### RECORD EXCERPTS
##############################
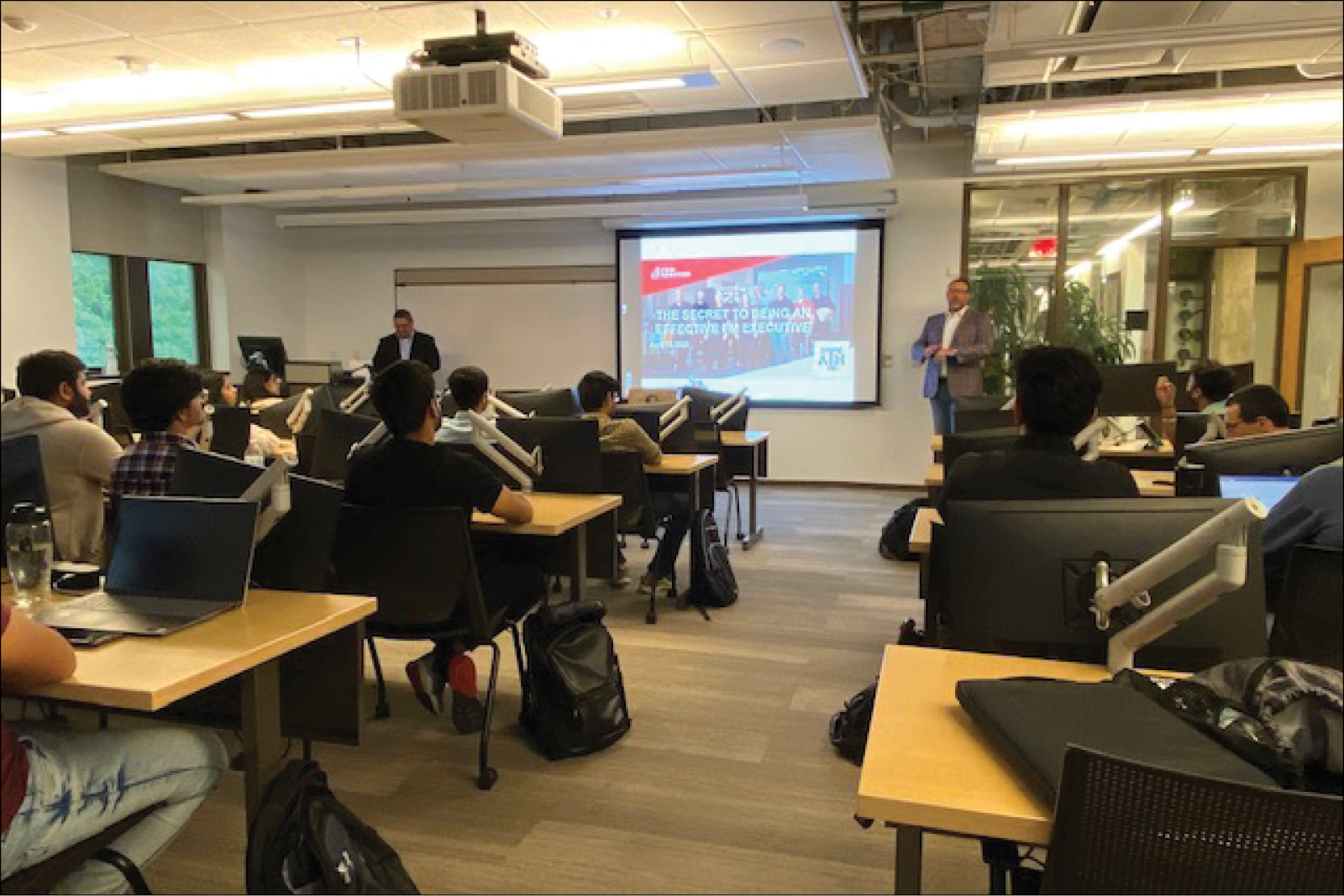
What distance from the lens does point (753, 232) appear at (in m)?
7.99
##############################
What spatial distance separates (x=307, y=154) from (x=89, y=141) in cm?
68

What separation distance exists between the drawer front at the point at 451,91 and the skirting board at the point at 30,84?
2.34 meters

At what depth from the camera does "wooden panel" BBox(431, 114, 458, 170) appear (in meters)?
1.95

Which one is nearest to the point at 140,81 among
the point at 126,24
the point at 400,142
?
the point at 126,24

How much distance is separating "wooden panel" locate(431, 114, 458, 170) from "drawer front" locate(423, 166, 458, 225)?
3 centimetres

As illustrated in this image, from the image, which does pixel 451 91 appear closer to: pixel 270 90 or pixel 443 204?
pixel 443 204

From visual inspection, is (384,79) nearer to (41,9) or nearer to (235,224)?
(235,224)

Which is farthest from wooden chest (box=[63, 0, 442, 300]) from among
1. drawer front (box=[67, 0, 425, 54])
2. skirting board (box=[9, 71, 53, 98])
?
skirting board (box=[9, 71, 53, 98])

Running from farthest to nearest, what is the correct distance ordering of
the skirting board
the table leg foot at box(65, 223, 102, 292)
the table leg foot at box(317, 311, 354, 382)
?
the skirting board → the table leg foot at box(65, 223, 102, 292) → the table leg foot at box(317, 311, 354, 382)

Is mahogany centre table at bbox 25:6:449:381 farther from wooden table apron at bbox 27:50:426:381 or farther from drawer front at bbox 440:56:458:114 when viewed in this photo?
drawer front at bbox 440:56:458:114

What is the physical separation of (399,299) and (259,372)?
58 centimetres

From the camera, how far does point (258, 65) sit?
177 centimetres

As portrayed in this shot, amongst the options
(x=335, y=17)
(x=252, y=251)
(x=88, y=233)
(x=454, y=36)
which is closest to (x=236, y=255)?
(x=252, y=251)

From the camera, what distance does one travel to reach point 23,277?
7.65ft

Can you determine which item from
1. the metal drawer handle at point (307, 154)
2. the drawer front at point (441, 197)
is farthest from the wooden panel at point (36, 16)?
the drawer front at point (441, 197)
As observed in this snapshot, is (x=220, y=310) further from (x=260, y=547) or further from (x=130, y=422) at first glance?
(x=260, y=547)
##############################
### EXERCISE REQUIREMENTS
Count the lines in the data above that contain the word "separation", with case mattering, and reply with the number alone.

### SOLUTION TO THIS TASK
2